The deal will see VMware pay a special dividend to its shareholders of between $11.5bn and $12.0bn. Over $9bn of that sum will flow to Dell because while Virtzilla is a listed entity, only 19 per cent of its stock is publicly traded. Dell holds the rest so gets the bulk of the dividend.
Dell will use the cash to retire some of its own debt and therefore reduce interest payments. VMware will take on debt to fund the dividend, as it only has $4bn cash at hand, and spend the next couple of years paying down debt as soon as possible.
Michael Dell keeps his seat on VMware’s board and retains the right to appoint another director.
VMware interim CEO Zane Rowe told investors he believes the split will let the virtualization house use its equity more freely, either to pursue acquisitions or for other purposes. Changes to the structure of the company’s shares also mean it can be listed in prestigious stock market indices, which tends to attract investors.
Customers hardly got a mention on either organizations' calls to investors, other than a few remarks about how the new arrangements will help deliver one's digital transformation dreams.
The announcement was made after markets closed. Dell shares popped eight per cent in after-hours trading. VMware rose 1.5 per cent. The deal is expected to close in the fourth quarter this year, but could be called off if it isn't done by early 2022, if either company backs out, or if things go pear-shaped in various ways.
Analysis
Gartner VP analyst Michael Warrilow, who covers VMware, told The Register that the hypervisor giant's core market is saturated, and the company has a “critical need to cement a role in the cloud-native future.”
Today’s announcement doesn’t address either of those issues directly.
It may give VMware more ability to acquire companies, or build technologies, that improve its container-centric products.
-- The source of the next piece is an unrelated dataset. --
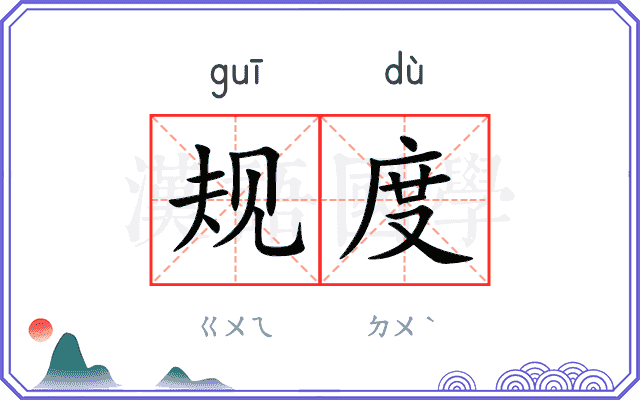 规度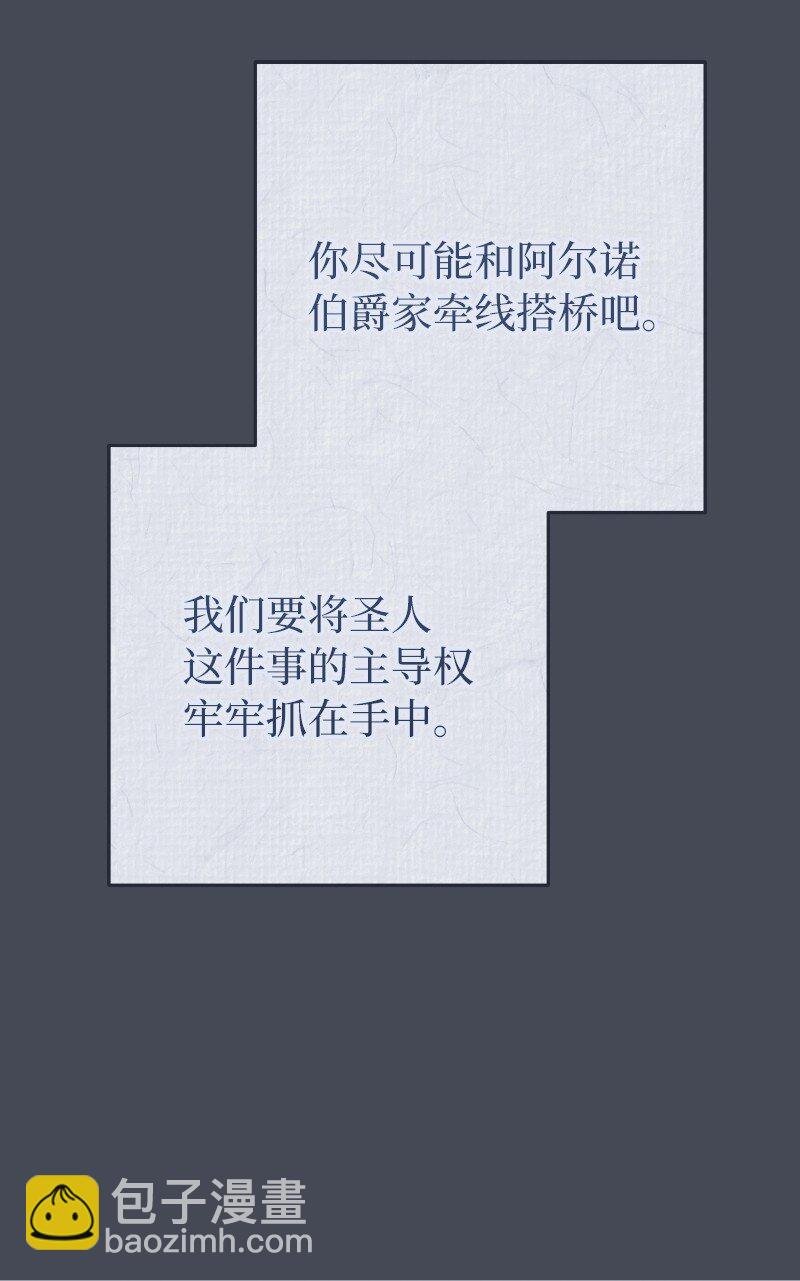71 达沃维尔的自述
But the company’s Tanzu portfolio is already sprawling and faces considerable and mature competition from a Red-Hat-fuelled IBM, plus cloud-native Kubernetes offerings from hyperscale clouds.
Those clouds are increasingly bringing their K8s offerings on-prem. IBM is already well and truly there. So VMware’s hybrid cloud customer base is also at risk.
All of which means this transaction’s promised payoff of a more flexible VMware, with Dell still in its pocket, will need to eventuate for the deal to be a success. ®
Bootnote
VMware interim CEO told investors the company's board continues to look for a CEO who can provide long-term leadership, seemingly ruling himself out of the job.